- Challenge: Please quote the whole listing below word for word, leaving out the pictures.

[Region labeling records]
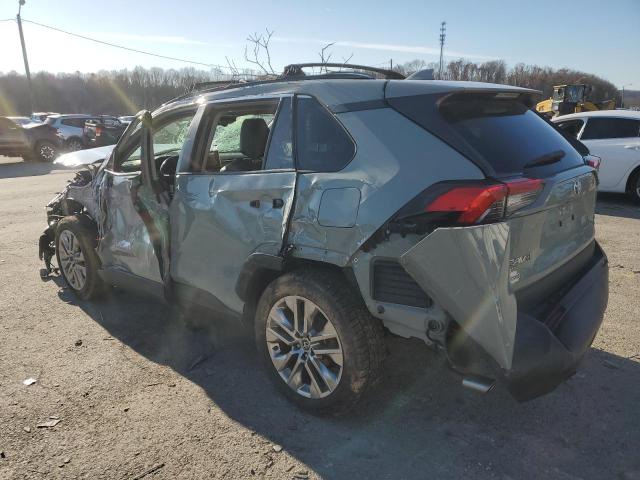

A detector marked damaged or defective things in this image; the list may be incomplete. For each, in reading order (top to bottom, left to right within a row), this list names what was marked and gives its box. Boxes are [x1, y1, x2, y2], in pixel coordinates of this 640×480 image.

dented quarter panel [172, 171, 298, 314]
damaged teal suv [41, 64, 608, 412]
dented quarter panel [288, 107, 482, 266]
dented quarter panel [402, 223, 516, 370]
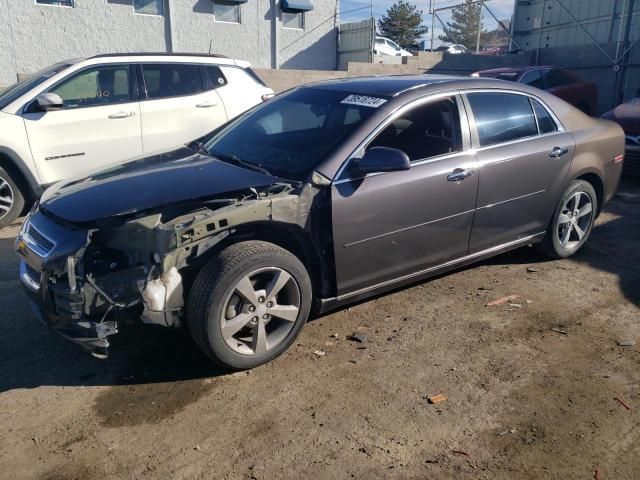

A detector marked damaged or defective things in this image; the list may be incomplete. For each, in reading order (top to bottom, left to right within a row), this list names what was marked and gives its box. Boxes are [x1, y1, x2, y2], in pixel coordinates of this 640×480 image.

crumpled front end [16, 183, 302, 356]
damaged hood [40, 147, 280, 224]
damaged gray sedan [16, 75, 624, 370]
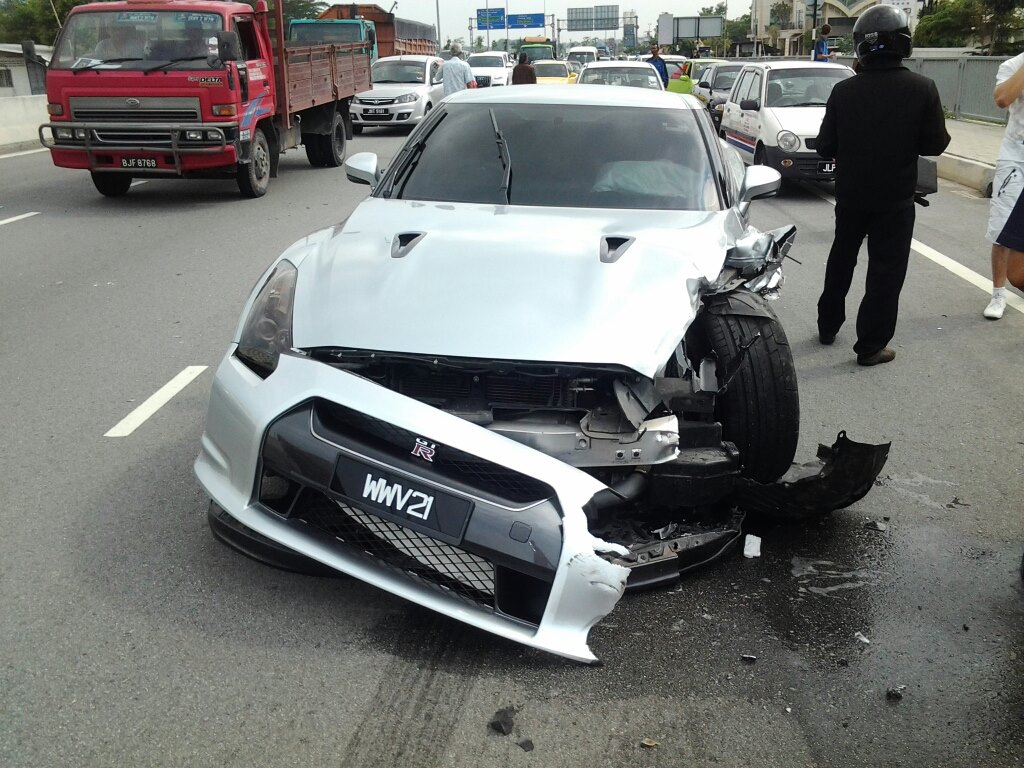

- Output for this task:
A detector marked damaged or defective things in this image; the list may be incomplete. For each, in reading order (top to bottom, left to right within a row), this list names what was marked and gives its box. Boxes are [x1, y1, x2, y2], in pixel coordinates of this 640×480 image.

dented quarter panel [172, 171, 298, 314]
damaged teal suv [41, 64, 608, 412]
dented quarter panel [288, 107, 482, 266]
dented quarter panel [402, 223, 516, 370]

A detector marked damaged or defective things in this image; the list may be incomplete. For each, in reading order (top to bottom, left to right within a row), this list names what was marked and gives its box. Boxes are [x1, y1, x2, y2], in pixel coordinates of this 640×480 image.

crumpled front end [16, 183, 302, 356]
damaged hood [40, 147, 280, 224]
damaged gray sedan [16, 75, 624, 370]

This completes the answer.